Let’s all extend hearty and warm congratulations to Paul Berglund, who just won the 2016 James Beard Award for Best Chef Midwest, thus joining the illustrious ranks of Tim McKee, Isaac Becker, and Alex Roberts. We are proud of you! You have brought honor to our city. What else can we say? Just this: Folks, if you haven’t been to The Bachelor Farmer lately you should know a shocking secret about the spot. They’re making perhaps the best gnocchi in town.
Yes, I know it’s a northern focused farm and Nordic fare restaurant. Hear me out.

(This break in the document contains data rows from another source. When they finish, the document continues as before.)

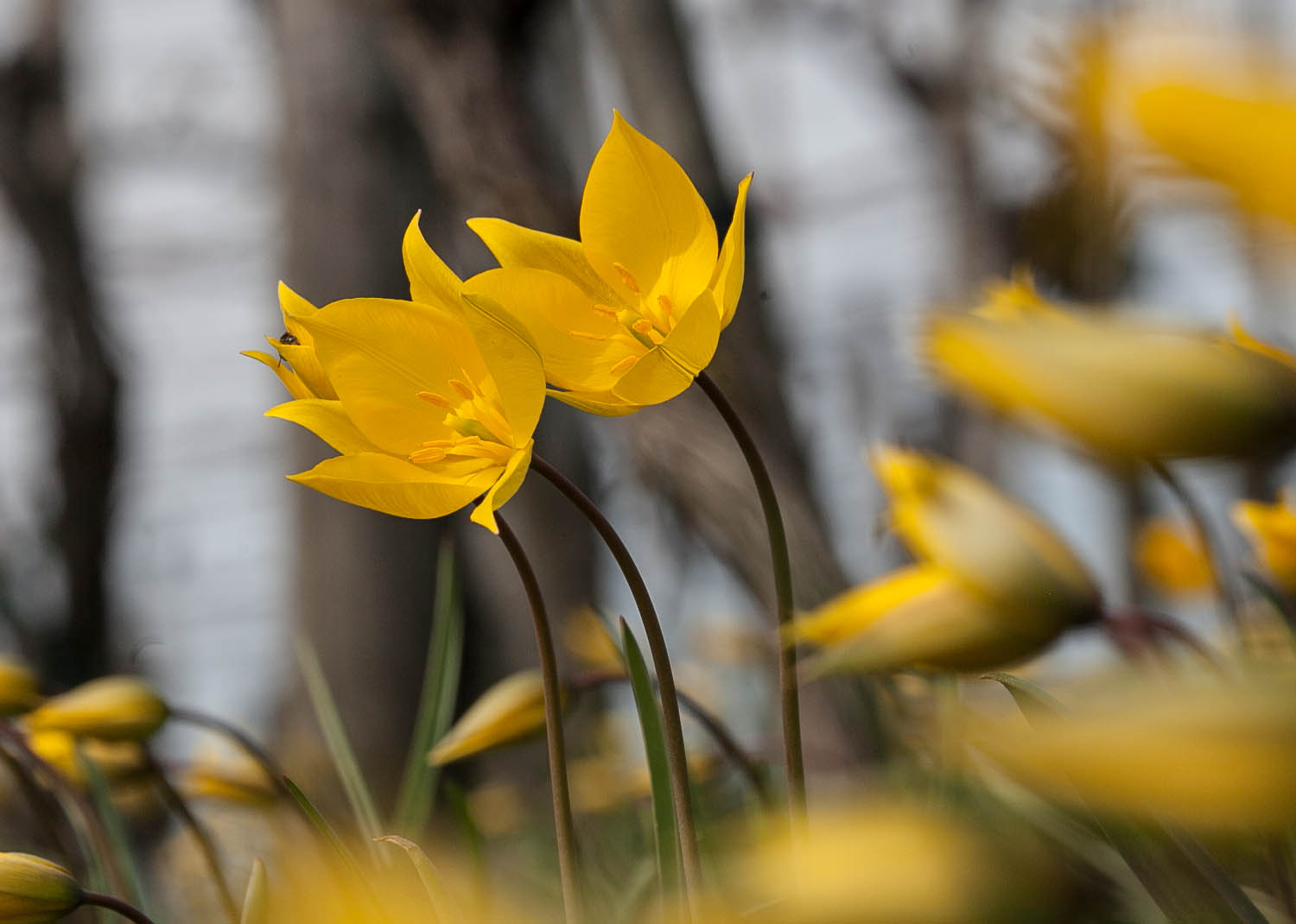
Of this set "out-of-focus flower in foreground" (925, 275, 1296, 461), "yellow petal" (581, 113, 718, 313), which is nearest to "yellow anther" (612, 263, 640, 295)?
"yellow petal" (581, 113, 718, 313)

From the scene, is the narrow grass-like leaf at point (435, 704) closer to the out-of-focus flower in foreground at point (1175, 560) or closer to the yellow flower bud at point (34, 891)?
the yellow flower bud at point (34, 891)

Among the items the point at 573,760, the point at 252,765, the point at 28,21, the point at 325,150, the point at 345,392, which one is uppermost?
the point at 28,21

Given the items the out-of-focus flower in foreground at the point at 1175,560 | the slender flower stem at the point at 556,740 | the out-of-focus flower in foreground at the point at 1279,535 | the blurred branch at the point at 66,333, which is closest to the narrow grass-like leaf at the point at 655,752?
the slender flower stem at the point at 556,740

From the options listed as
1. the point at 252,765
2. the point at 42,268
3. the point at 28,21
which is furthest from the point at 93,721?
the point at 28,21

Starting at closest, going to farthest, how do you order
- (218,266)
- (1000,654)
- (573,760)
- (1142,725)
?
(1142,725)
(1000,654)
(573,760)
(218,266)

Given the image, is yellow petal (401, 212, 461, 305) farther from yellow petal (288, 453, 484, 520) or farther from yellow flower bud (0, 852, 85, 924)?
yellow flower bud (0, 852, 85, 924)

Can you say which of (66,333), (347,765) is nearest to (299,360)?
(347,765)

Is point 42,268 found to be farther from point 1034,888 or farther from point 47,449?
point 1034,888

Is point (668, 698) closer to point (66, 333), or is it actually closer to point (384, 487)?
point (384, 487)
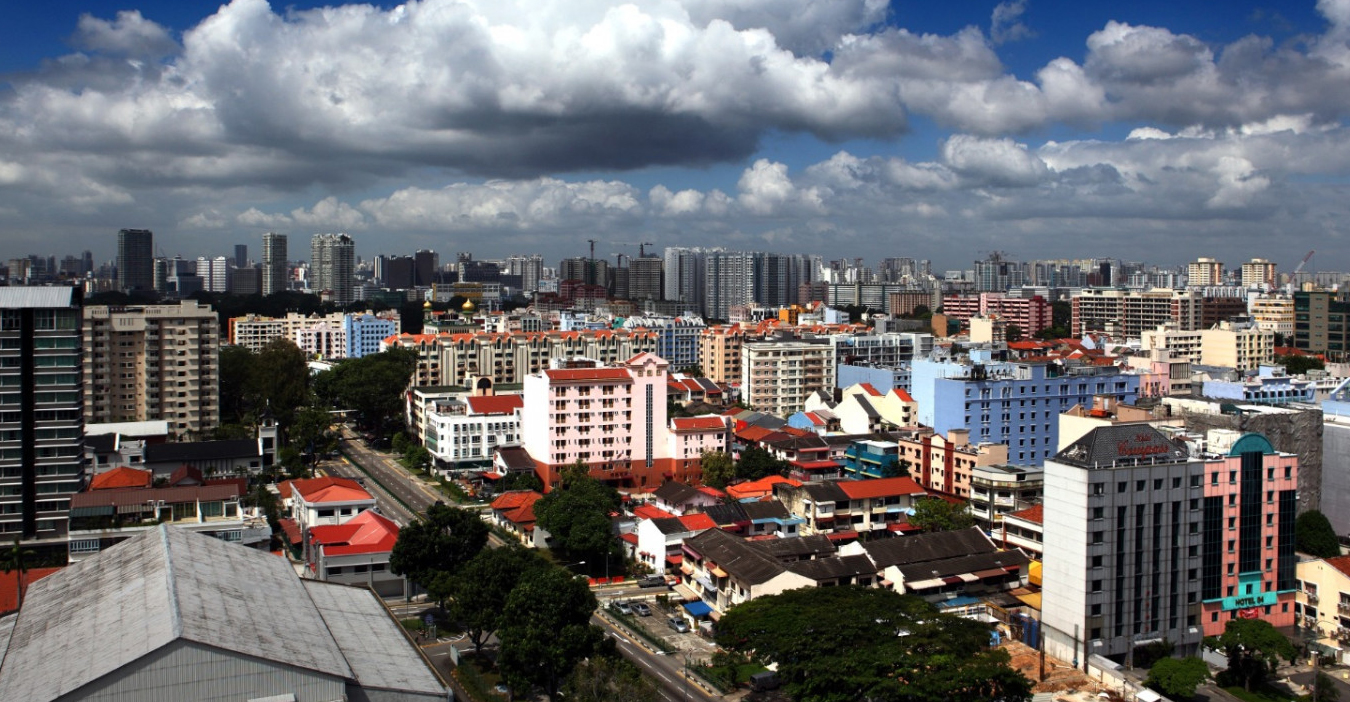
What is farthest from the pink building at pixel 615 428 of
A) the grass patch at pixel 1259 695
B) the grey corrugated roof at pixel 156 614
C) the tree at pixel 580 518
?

I stopped in the bar the other night, and tried a few little things, like a salt-cured foie gras with aged and roasted root vegetables. It was every kind of wonderful—buttery and light as a feather, from chef Paul Berglund’s technique of cutting the foie into paper-thin ribbons, beautifully contrasting with the sour and salty bits of beet. A remarkable contrast of light, rich, and earthy—just nothing but grace.
Salt-cured Fois Gras
I had a few thoughts about how Minnesota really is the foie gras capital of America, and turned my attention to the gnocchi. Gnocchi in a local Bent River camembert sauce, with flecks of ramps. Gnocchi as tender as clouds, gnocchi like fat little vapors fallen to earth, cloaked in a wash of good local funk, and perked up with ramps. Each bite was as tender as could be, lighter than a sunbeam, and yet so seductively rich. I can’t think of a better gnocchi I’ve ever had in Minnesota, except perhaps for the obvious front-runners like the ones at Bar La Grassa and Broders' Pasta Bar, and the pan-fried incarnations at Tilia and 112, which are obviously different. But gnocchi in the house that has most aggressively branded itself as the Deep North? What up with that?
Turns out Berglund and gnocchi have been reunited after a long separation, forced on them by the unforgiving demands of an uncompromising society. They might well be the Camilla Parker Bowles and Prince Charles of local gnocchi love stories!
“My cooking background is in Italian food,” Berglund told me, referencing his work at Oliveto, in California. “But for four years, at The Bachelor Farmer, we never served pasta. It's one of my cooking loves. Because we started out as a restaurant one way, I kind of convinced myself that that door was closed to pasta, of every sort, and of gnocchi. But for the past five months we’ve been serving pasta on and off as a special, and lately put it on our menu. It’s not an innovative cooking technique, but it’s one that provides me so much satisfaction as a cook. I get to make it, and I get to teach my cooks how to make it, which is something I feel I can really do well. I’m so particular about pasta, I didn’t do it for a long time because when I did it I wanted to do it right.”
And now it’s being done right! So, gnocchi-heads, give everything you thought you knew about gnocchi and Bachelor Farmer another think. Our newest James Beard award winner has secrets yet to discover.